Décadas más tarde, la silenciosa prenda irrumpió como un trueno en la historia de la indumentaria al paso asincopado, basculante y enfadado de los llamados b-boys y de todas aquellas bandas de hip-hop que, como Run DMC, escupieron sobre el buen gusto blanco a base de chándals, cadenas de oro, puño en alto y verbo incendiario. Por aquellos años, España también asistía a la fiesta del algodón y el poliéster con la incipiente cultura de pasar el sábado por la tarde en el híper, y con el tropel de folclóricas que convirtieron en su marca personal la trinitaria formada por chándal, chorro de voz y drama.

Luego, en los 90, la prenda vistió el nuevo laborismo de Tony Blair, facción fish&chips y sexismo cervecero, y el advenimiento de una estrella local, Belén Esteban, que lo erigió en un básico neutro de su armario. Ya entrados los 2000, Paris Hilton, pionera en exhibir que los millonarios pueden hacer siempre lo que les dé la gana, inspiró (precisas) distopías a quienes vieron que su caniche, su chándal de terciopelo y su reality eran a la cultura de la celebridad lo que las trompetas al apocalipsis del turbocapitalismo e Instagram.

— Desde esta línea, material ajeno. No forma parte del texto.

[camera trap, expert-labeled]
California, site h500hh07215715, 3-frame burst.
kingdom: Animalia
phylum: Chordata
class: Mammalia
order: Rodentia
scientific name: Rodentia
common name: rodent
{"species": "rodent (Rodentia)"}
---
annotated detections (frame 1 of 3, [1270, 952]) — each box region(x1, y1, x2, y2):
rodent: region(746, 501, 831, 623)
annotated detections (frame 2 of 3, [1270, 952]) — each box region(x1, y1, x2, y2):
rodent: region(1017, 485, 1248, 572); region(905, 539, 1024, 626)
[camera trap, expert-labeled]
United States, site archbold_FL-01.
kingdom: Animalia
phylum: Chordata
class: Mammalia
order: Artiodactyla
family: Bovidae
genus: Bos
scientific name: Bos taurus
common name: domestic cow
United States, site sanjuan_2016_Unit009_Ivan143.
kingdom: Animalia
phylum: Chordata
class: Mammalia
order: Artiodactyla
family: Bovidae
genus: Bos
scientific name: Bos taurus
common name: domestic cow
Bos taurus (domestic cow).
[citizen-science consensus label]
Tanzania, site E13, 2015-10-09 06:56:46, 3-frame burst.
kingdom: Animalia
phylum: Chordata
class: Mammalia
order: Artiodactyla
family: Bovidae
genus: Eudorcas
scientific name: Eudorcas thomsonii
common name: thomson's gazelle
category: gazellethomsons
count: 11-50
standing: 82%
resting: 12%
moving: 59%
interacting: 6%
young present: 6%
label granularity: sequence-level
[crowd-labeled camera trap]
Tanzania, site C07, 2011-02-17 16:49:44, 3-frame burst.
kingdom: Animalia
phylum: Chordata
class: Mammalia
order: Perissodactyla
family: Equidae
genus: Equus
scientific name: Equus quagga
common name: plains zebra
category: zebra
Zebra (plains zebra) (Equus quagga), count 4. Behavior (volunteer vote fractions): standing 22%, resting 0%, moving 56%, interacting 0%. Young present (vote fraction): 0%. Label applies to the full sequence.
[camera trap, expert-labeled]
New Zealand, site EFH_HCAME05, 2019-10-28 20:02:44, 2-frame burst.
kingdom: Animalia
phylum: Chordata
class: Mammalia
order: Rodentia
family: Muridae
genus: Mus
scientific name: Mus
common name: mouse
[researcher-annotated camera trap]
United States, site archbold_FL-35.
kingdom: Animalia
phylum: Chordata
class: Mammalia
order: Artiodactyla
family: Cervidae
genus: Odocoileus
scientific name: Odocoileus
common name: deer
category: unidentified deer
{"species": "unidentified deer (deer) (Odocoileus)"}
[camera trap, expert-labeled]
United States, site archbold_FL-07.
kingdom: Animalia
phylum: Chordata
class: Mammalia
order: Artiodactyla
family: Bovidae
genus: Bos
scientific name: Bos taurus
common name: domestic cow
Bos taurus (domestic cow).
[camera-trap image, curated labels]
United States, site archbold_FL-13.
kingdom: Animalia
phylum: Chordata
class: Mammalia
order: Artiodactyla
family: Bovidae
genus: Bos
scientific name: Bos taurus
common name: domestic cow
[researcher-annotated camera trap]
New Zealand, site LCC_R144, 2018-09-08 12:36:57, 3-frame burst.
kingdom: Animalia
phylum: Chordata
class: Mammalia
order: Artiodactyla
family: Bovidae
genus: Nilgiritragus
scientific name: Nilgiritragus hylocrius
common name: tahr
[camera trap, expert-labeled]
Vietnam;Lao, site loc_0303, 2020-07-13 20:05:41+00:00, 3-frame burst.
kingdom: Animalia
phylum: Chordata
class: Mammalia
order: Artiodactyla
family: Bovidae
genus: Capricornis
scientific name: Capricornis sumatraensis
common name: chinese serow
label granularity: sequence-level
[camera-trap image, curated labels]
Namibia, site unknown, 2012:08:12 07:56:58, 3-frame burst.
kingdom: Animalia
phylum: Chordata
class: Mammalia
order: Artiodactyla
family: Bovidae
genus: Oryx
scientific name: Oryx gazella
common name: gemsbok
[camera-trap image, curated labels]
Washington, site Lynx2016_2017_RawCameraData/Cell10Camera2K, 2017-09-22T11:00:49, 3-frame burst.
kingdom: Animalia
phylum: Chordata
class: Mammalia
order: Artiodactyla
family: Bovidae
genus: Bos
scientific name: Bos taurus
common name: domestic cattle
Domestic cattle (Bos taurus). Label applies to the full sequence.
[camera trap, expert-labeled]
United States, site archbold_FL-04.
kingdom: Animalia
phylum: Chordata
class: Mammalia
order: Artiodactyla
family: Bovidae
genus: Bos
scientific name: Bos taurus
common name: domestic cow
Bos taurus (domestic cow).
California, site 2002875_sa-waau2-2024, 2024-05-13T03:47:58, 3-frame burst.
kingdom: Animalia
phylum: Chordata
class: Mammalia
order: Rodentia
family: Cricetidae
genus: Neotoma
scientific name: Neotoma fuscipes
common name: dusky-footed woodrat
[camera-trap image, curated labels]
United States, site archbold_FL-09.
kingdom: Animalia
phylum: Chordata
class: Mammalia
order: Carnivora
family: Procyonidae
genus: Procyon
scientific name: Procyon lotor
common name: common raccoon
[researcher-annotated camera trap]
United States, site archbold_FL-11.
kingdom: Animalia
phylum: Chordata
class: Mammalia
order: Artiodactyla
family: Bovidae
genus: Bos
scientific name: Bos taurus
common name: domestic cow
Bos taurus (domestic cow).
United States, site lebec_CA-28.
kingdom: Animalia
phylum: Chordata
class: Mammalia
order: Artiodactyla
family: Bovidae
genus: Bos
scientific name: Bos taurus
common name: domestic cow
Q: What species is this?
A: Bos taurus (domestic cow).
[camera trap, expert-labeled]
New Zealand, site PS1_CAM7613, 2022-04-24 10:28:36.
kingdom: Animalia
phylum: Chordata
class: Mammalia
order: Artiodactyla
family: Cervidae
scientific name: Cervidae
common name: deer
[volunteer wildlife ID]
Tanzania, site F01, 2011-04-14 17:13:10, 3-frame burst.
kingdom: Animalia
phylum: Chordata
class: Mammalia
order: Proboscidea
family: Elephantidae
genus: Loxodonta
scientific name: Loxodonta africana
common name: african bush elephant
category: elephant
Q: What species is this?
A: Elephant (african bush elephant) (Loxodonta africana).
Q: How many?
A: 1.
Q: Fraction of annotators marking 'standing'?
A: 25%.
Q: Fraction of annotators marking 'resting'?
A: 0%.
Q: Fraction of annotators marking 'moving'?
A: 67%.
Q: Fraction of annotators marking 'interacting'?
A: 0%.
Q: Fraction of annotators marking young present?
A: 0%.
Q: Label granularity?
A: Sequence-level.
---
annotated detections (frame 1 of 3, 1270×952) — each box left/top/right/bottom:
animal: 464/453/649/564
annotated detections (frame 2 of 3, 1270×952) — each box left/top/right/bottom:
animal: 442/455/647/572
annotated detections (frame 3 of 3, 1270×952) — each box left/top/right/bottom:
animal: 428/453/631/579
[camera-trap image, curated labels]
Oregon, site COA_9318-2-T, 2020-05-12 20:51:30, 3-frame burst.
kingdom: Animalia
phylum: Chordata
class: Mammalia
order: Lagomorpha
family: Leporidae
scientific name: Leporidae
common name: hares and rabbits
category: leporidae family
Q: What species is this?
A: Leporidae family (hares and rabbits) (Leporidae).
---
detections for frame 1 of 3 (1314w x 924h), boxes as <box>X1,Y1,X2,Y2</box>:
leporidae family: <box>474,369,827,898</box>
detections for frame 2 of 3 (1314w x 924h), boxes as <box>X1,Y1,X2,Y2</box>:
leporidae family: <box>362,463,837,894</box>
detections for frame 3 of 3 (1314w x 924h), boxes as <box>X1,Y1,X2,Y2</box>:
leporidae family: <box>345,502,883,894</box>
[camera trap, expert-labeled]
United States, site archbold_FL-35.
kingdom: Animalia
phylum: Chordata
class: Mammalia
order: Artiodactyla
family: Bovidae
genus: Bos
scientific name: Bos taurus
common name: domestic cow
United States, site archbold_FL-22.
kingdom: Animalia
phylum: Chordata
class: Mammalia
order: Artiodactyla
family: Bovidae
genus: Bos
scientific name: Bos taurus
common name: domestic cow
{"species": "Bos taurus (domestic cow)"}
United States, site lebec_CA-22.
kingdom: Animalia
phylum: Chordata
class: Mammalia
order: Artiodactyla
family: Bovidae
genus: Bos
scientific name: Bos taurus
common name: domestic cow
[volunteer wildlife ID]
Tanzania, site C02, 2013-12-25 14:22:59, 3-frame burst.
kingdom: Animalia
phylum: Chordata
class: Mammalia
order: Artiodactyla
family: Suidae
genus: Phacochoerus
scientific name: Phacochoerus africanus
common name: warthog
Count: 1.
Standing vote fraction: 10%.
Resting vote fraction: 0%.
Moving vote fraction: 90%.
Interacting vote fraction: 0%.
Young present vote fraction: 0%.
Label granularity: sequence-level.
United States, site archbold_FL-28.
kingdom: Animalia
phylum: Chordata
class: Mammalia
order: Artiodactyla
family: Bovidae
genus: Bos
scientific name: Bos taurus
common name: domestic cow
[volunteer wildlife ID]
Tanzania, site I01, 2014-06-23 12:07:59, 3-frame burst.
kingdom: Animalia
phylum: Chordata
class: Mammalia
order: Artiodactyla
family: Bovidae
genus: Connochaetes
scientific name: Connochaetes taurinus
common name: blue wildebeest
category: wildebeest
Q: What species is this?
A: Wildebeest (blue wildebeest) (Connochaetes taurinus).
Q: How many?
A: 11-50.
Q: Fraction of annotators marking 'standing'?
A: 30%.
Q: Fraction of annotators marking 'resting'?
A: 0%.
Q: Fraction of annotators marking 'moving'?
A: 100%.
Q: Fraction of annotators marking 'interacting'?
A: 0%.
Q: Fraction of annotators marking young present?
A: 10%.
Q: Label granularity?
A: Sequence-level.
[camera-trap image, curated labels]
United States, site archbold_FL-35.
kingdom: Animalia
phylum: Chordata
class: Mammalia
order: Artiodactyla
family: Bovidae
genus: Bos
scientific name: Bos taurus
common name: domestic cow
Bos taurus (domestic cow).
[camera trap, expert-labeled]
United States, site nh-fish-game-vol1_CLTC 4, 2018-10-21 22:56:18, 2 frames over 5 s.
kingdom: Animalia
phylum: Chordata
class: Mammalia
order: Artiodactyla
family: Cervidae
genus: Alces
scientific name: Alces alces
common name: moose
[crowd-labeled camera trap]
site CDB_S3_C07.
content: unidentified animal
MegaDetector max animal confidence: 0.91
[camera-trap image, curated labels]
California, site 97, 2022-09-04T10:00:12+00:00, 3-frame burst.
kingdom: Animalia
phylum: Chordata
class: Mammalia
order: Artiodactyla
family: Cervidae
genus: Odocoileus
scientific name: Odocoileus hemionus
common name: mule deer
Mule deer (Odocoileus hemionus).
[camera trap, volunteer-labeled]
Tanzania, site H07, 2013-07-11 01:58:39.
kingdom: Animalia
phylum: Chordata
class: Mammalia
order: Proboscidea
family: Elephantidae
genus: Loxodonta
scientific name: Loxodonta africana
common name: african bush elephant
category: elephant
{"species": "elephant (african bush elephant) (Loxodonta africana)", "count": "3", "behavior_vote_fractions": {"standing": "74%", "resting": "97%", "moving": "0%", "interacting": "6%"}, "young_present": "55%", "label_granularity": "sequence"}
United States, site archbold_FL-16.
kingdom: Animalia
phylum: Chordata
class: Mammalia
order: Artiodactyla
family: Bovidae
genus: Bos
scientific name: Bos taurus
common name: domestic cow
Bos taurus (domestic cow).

Quien estos días está documentando con más humor este advenimiento chandalero es el actor Armie Hammer y, sobre todo, su mujer, Elizabeth Chambers. En su cuenta de Instagram, la actriz escribe junto a una imagen en la que aparece el intérprete de ‘Call me by your name’ vestido, cómo no, con un clásico de Adidas: «Discutiendo apasionadamente sobre el futuro del chándal». Una prenda fetiche también para Rihanna, el clan Kardashian y Camila Cabello, y una ‘travesura’ palaciega en las audiencias de la reina Letizia.